Bienvenido, 2022: Opinión de Juan Carlos Sánchez Magallán

Las familias mexicanas cerramos la temporada navideña en un ambiente de amor y cariño, evocando los recuerdos más importantes del año que feneció.

Se revisaron los compromisos que nos propusimos hace un año.

Así, avances académicos, profesionales y laborales fueron temas obligados, impedimentos y dificultades para revisar lo andado, establecer nuevas metas para este 2022 es costumbre obligada en mi familia.

Las festividades de invierno impulsan a la reflexión en un deseo colectivo sustentado en la ilusión de ser mejores, de cambiar hábitos alimenticios y de conducta.

En la ilusión de ser mejores y más productivos para cumplir las exigencias intelectuales y anímicas.

El cambio es un requerimiento propio del ser humano, nadie con un mínimo de sentido racional pretende permanecer estático y menos ahora, con tanta competencia en todas las áreas laborales.

La pandemia de covid-19 obligó a subirnos a las tecnologías de la información; no conocerlas y no usarlas es permanecer en la prehistoria.

Sin duda, mejorar es una exigencia social, ir más allá de lo elemental con propuestas innovadoras y agresivas que provoquen nuestra participación, para medir nuestra capacidad de respuesta a los desafíos de la recuperación en salud y la económica.

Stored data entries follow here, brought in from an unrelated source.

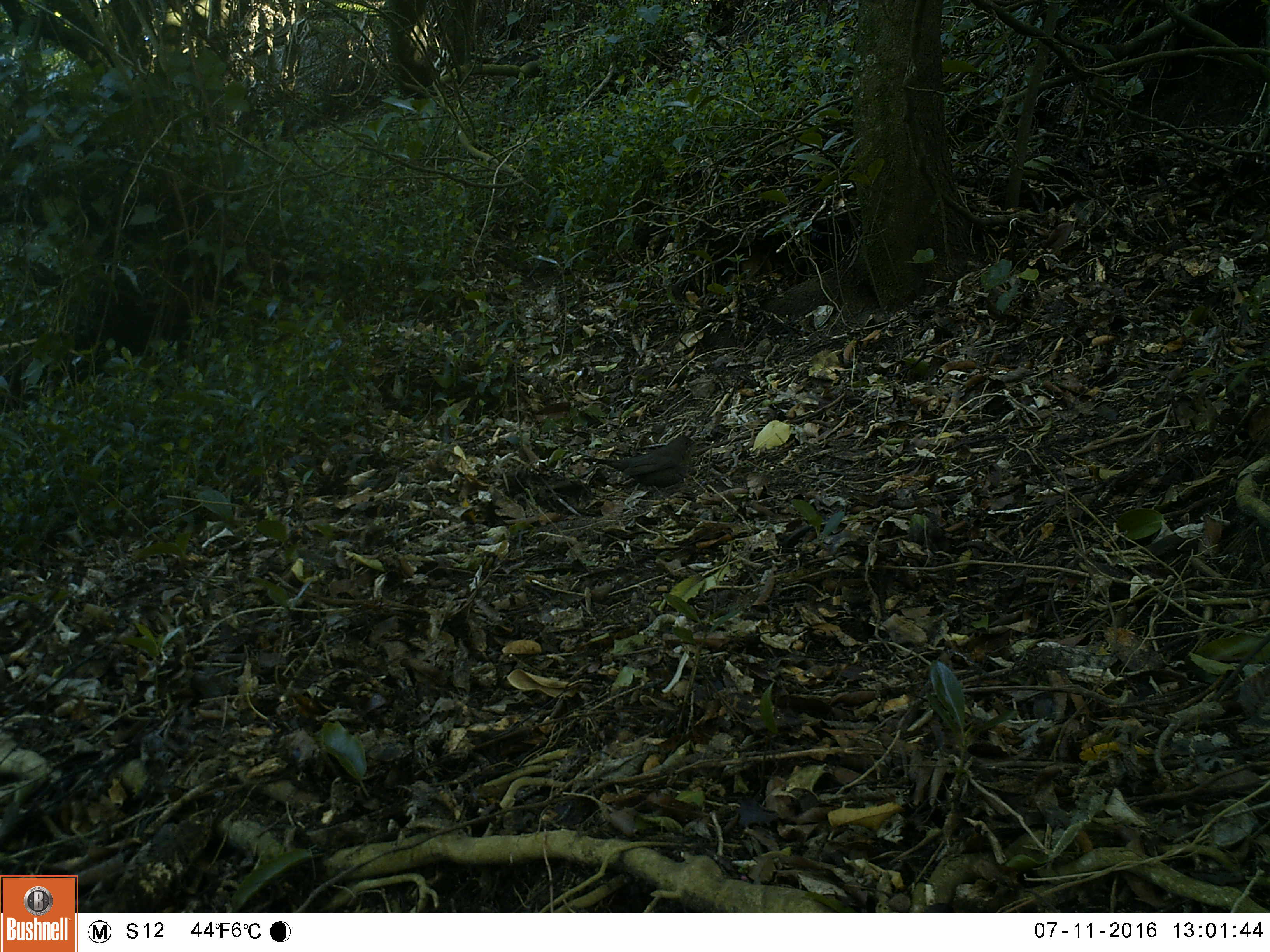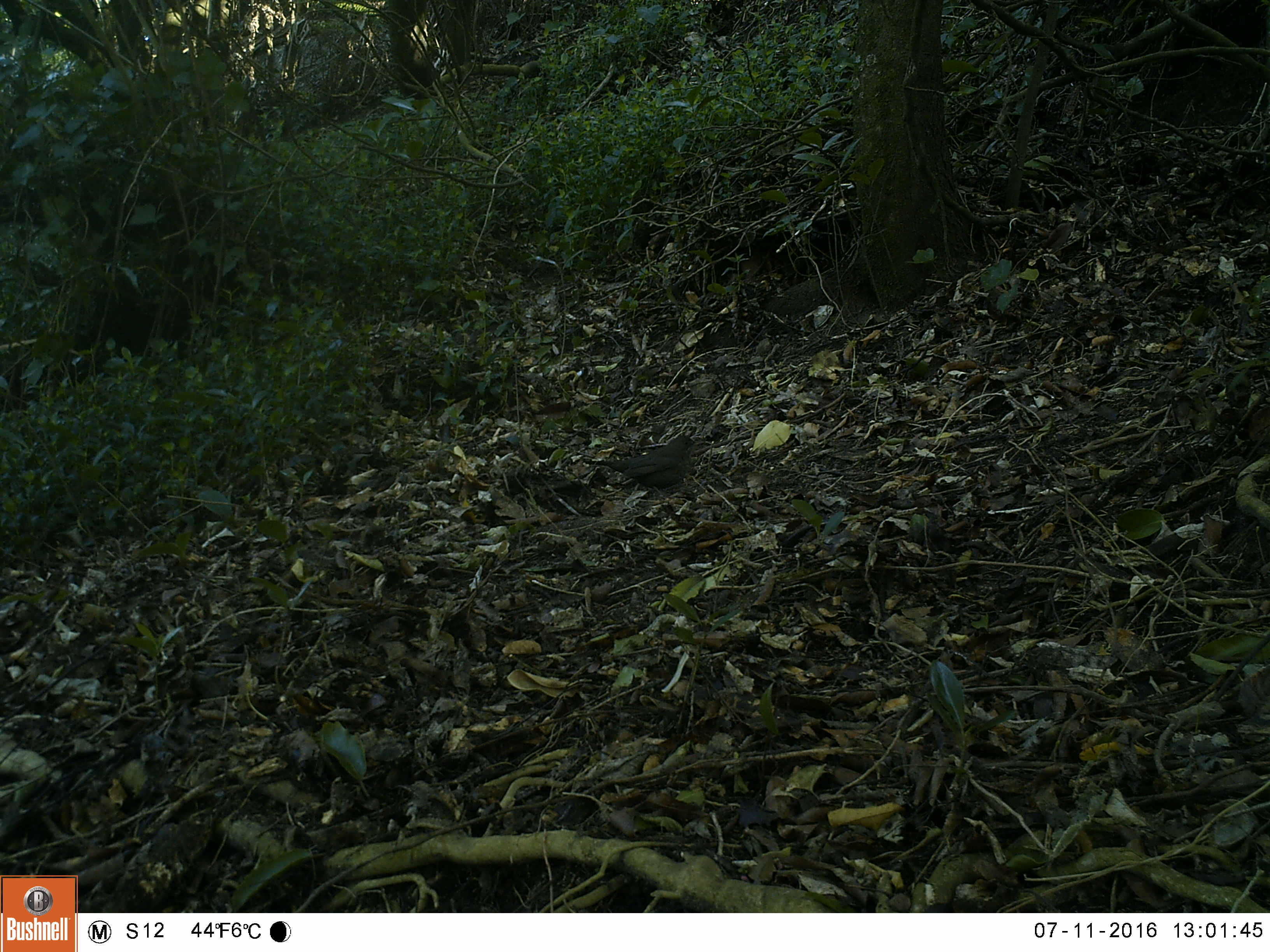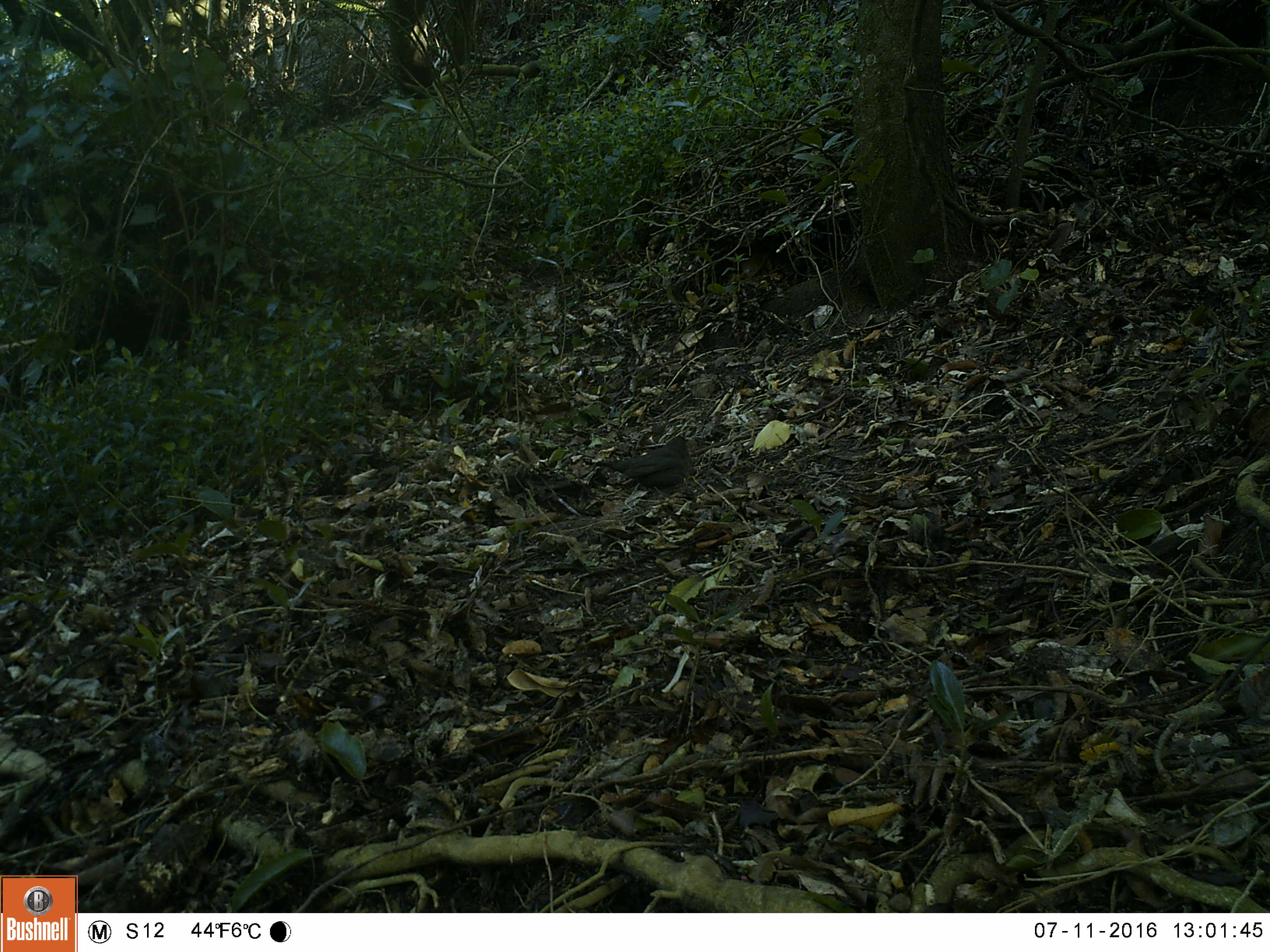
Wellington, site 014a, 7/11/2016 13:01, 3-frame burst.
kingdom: Animalia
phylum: Chordata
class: Aves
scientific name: Aves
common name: bird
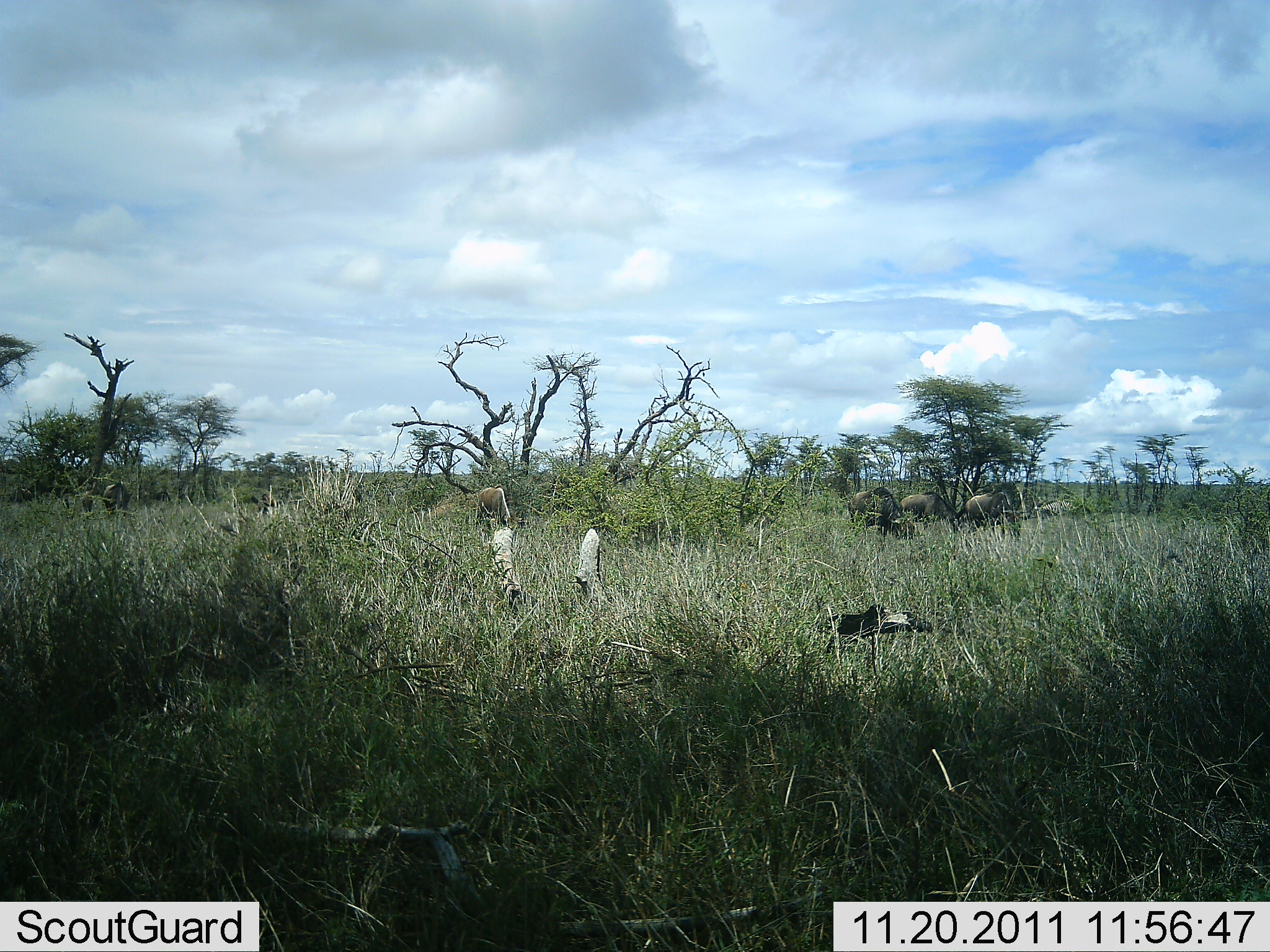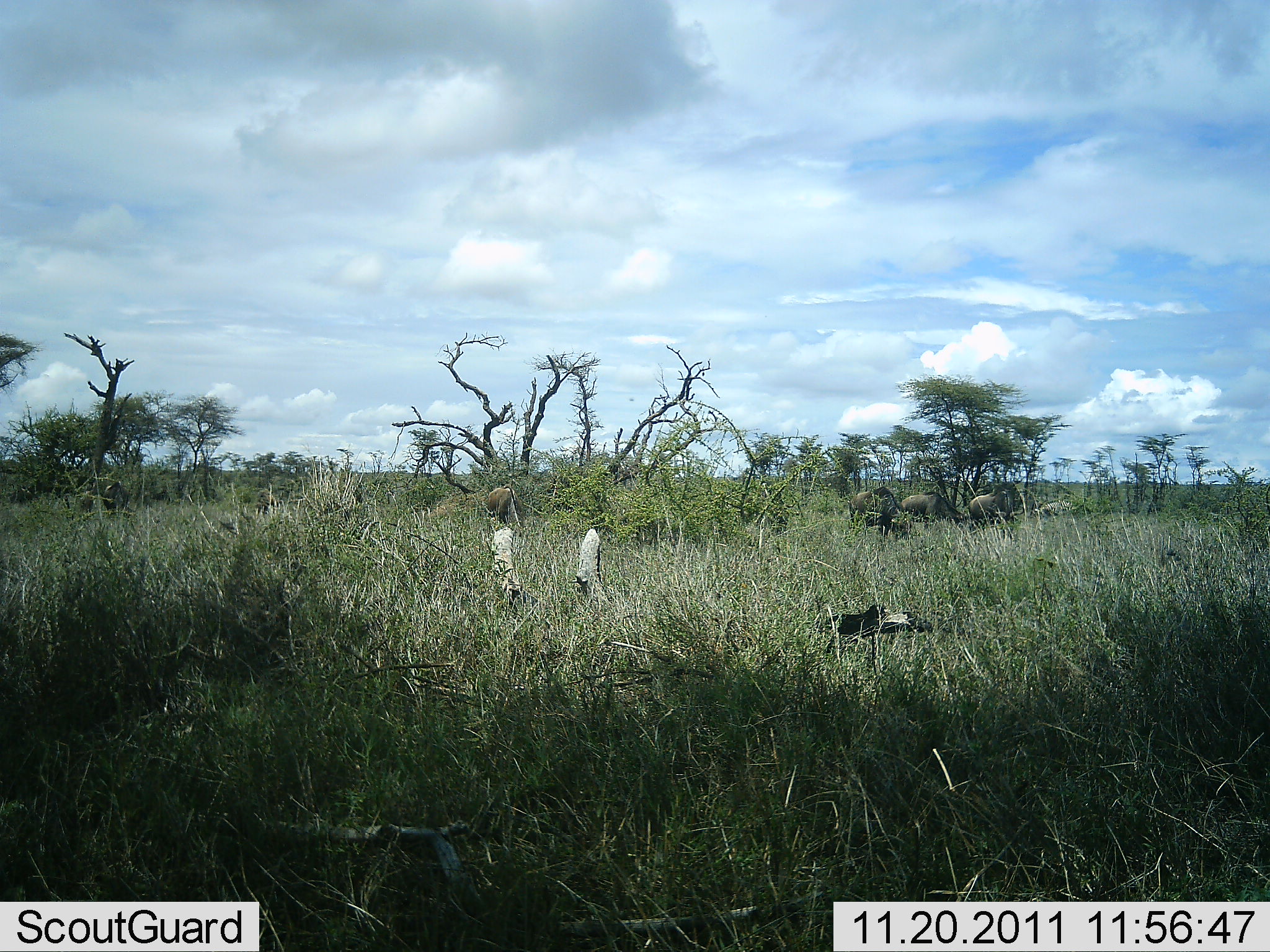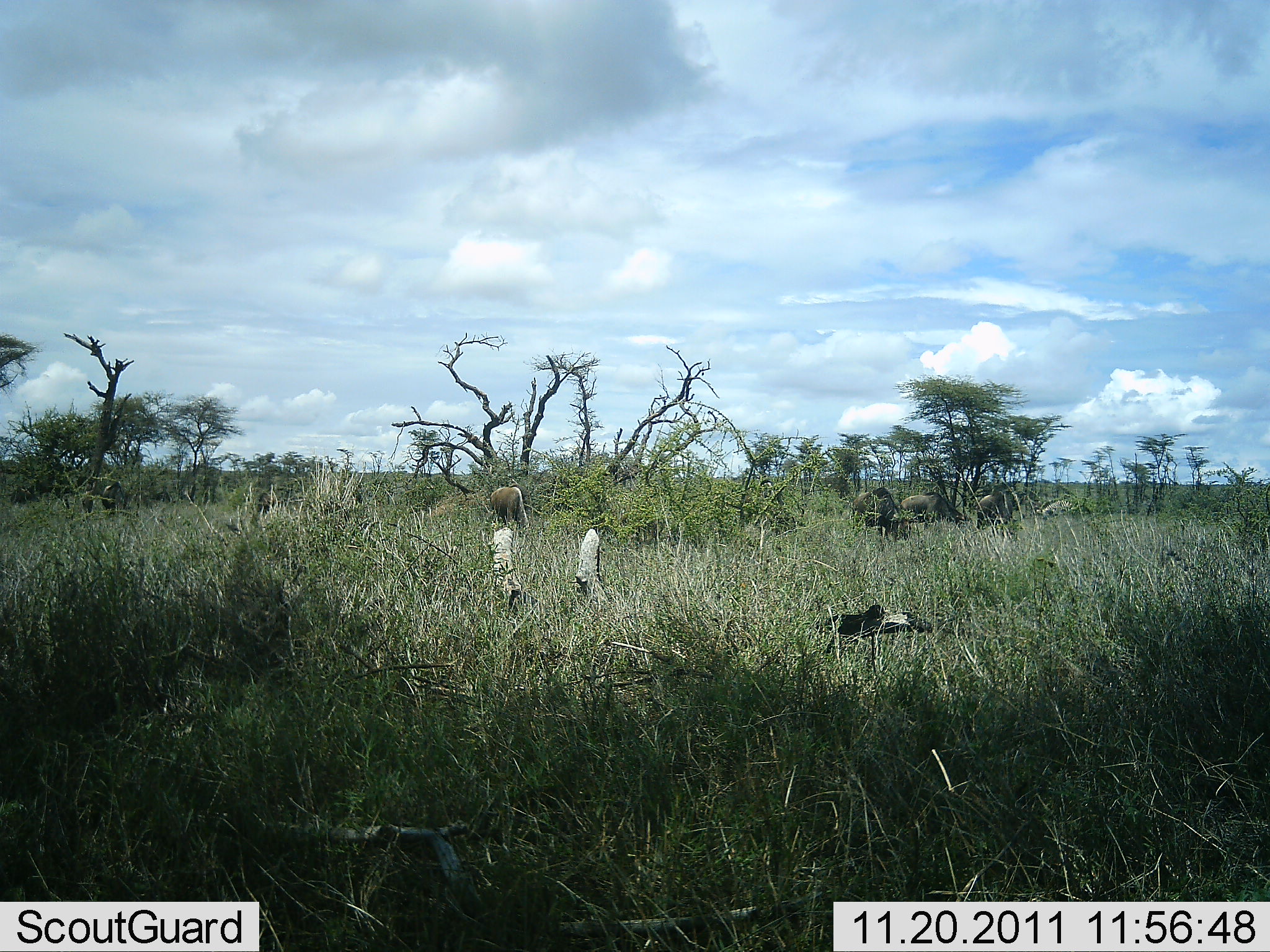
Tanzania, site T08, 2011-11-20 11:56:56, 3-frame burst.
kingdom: Animalia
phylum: Chordata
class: Mammalia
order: Artiodactyla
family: Bovidae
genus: Connochaetes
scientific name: Connochaetes taurinus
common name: blue wildebeest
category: wildebeest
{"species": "wildebeest (blue wildebeest) (Connochaetes taurinus)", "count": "7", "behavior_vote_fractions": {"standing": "42%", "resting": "0%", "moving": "25%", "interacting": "0%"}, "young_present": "0%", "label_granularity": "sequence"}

En nuestro país, 2022 será el año de la reactivación y consolidación del crecimiento económico, su fortaleza dependerá del desarrollo de los procesos electorales de revocación de mandato, la elección de los seis gobernadores (Aguascalientes, Durango, Hidalgo, Oaxaca, Tamaulipas y Quintana Roo), del manejo que se tenga con las nuevas variantes de covid-19 y los factores externos internacionales.

La economía mundial observó una recuperación sólida en el segundo semestre de 2021, tendencia reversible de no controlar los nuevos brotes pandémicos, como delta y ómicron. En Europa han endurecido las prevenciones sanitarias, imponiendo de nuevo restricciones sociales.

De ahí la importancia del compromiso del G20, la ONU y de las farmacéuticas de vacunar al 50% de la población al finalizar este semestre.

Ciertamente, el SARS-CoV-2 se neutralizará el día que todos los seres humanos del planeta estemos vacunados; lo que difícilmente sucederá por los millones de renuentes al biológico, si a esto agregamos las fallas de las cadenas comerciales de suministro, los cuellos de botella en el transporte marítimo, la escasez de contenedores y el incremento de su demanda, han puesto en crisis a los productores que, obligados, buscan nuevas fuentes de abasto de materias primas. Todo lo anterior, sumado a los conflictos geopolíticos del mundo, están y pueden generar una terrible inflación mundial.

Las tensiones de Estados Unidos y sus aliados al imponer sanciones económicas a Rusia y ante la posibilidad de interrumpir la operación del gasoducto Nord Stream 2, por su intención de invadir Ucrania. Esta crisis energética global dispararía los costos del petróleo, incluso arriba de los 100 dólares por barril, señalan especialistas.

Estados Unidos y China también tienen conflicto de intereses con respecto a Taiwán, pues Pekín pretende cambiar el statu quo del territorio insular. Adicionalmente, Biden anunció el boicot de los Juegos Olímpicos de invierno de Pekín, por las violaciones en materia de derechos humanos en China, que, dicho sea de paso, puede vivir una desaceleración económica por la reticencia de abandonar su política de “cero covid”, siendo la economía de mayor crecimiento, seguida de la India, gracias al suministro de sus productos electrónicos y médicos. Una ralentización de su economía tendría un efecto dominó en el mundo.

Así que, estimados lectores, agradezco su tolerancia y reflexión a todo lo publicado. Les deseo un 2022 pleno de salud y determinación para lograr, pues, anhelos y metas nuevas, que la luz, la prosperidad y la alegría inunden a sus familias. ¿O no, estimado lector?